Jessie Raymond: Fix a treadmill, strengthen a union

Sunday night, my husband Mark and I replaced the stretched-out belt on our old treadmill.
Good news: We are still married.
Normally we get along, just not when it comes to putting things together. We’ve had so many assembly-related conflicts over the years that the mere sight of a parts list can cause me to start grinding my teeth.
In the summer of ’94, we set up a brand-new tent at an upstate New York campground on a 92-degree summer day. It was our first serious attempt at collaborating on a manual task — and almost our last. Color-coded tent clips weren’t enough to keep us from turning a 10-minute process into a two-hour, sweat-soaked disagreement, complete with comments about each other’s lack of spatial intelligence and snarky retorts about where to put the tent poles.
The s’mores tasted mighty bitter that night.
A decade later, we put together a now-discontinued model of Vermont Castings barbecue grill, the Divorce Maker 2000. Things got ugly at times, but, thanks to an improvement in our communication skills since the tent incident, our emotional battle wounds cut less deep and healed faster. Though not yet on speaking terms, we slept in the same bed that night.
So Sunday, all too aware of the potential discord it could cause, we approached the treadmill project with trepidation.
Early signs were promising: To our surprise, the new belt came with installation instructions. Granted, there were four pages’ worth, but in a pleasant twist, they were clearly illustrated and written in standard English. My job was to read the instructions to Mark; his job was to follow them.
There were 30 steps, and they involved essentially dismantling every piece of the treadmill (“Step 1: Carefully pry the decorative logo from the front housing”) and then reassembling it by doing the same steps in reverse order.
The instructions were clear, but deceptively glib. In “Remove bolts A and B from side deck rails G and H,” for example, the word “remove” implied a process less strenuous than Mark having to contort himself into an inverted bound yoga pose to reach under the treadmill while I struggled to hold one end off the floor and not drop it on his face.
All in all, however, things proceeded smoothly.

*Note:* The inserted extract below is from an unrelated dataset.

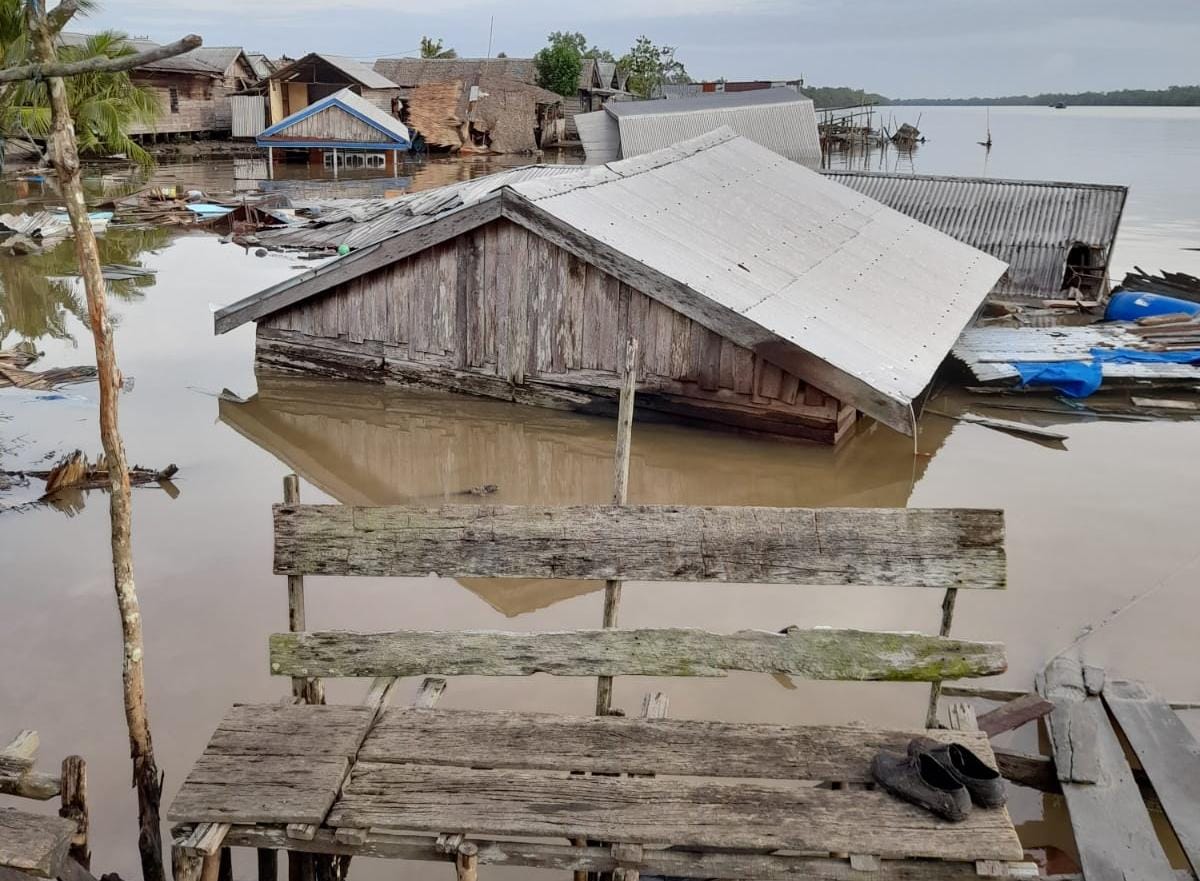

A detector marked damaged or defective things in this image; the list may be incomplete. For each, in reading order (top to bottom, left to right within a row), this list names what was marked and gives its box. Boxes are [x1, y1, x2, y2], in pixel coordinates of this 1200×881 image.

rusty corrugated metal roof [825, 170, 1123, 302]
broken plank in water [267, 628, 1008, 681]
broken plank in water [1036, 662, 1176, 881]
broken plank in water [1099, 681, 1200, 873]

Yes, I fumbled a vital screw that rolled under the machine to the one spot neither of us could reach, but that always happens — the inconvenient trajectory of all dropped hardware is governed by immutable laws of physics. And at one point I lost the screwdriver; somehow it ended up in the kitchen after I had run downstairs for a moment (it’s hard for me to stay focused when there is ice cream in the house).

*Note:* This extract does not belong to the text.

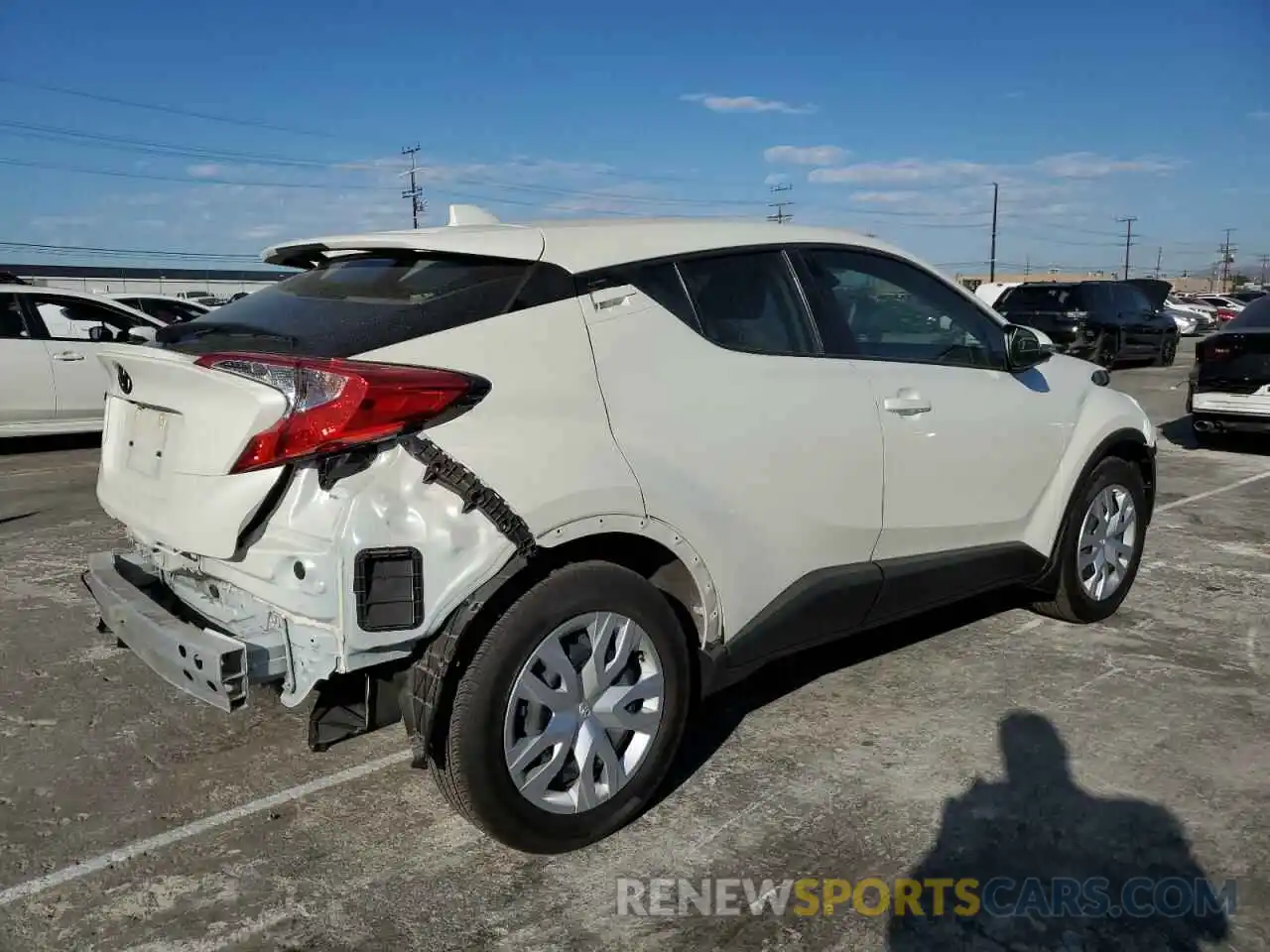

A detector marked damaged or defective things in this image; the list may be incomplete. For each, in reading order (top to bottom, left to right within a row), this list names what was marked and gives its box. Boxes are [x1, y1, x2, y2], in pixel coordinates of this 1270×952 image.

Still, we remained guardedly civil during the whole process and within about an hour and a half the machine had been put back together, right down to the decorative logo.

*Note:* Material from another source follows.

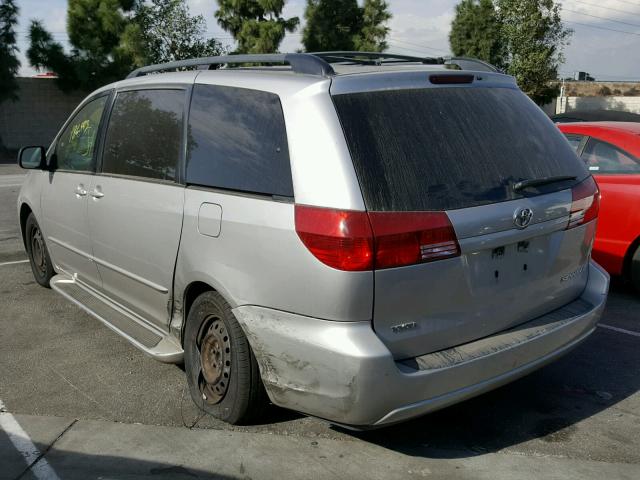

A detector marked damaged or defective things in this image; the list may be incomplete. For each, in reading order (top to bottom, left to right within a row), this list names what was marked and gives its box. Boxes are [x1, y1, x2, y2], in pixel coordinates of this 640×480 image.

rear bumper damage [235, 260, 608, 426]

Mark turned the treadmill on and we heard it fire up just like old times. Success.
Except for one thing: The newly replaced running surface didn’t move.
Mark looked at the display. He bent his ear to the humming motor. He tapped the decorative logo. He furrowed his brow, mentally ticking off each step we had just gone through.
Then he turned to me and said, “At some point, didn’t the instructions say to reconnect the drive belt between the motor and the treadmill?”
Not that I recalled.
But when I flipped through the directions there it was, right at the top of page 3, step 18.
“Oops,” I said. “I must have skipped that part.”
With a muttered apology from me and a string of four-letter words from Mark (none of them “love”), we undid steps 30 through 19 in sequence — giving Mark a chance to practice some more yoga poses — until the drive belt could be slipped back in place. Forty minutes later we reached step 30 again, and the treadmill was fixed.
Sure, my little oversight caused a bit of tension between us. But no one cried, no one threw a packet of 1-3/4-inch pan-head screws (10) or 1-7/8-inch countersunk screws (8) at anyone, and neither of us suggested that the other walk back to Vermont from an upstate New York campground on a 92-degree summer day.
Some might call it progress. After 23 years together, we’re calling it marital bliss.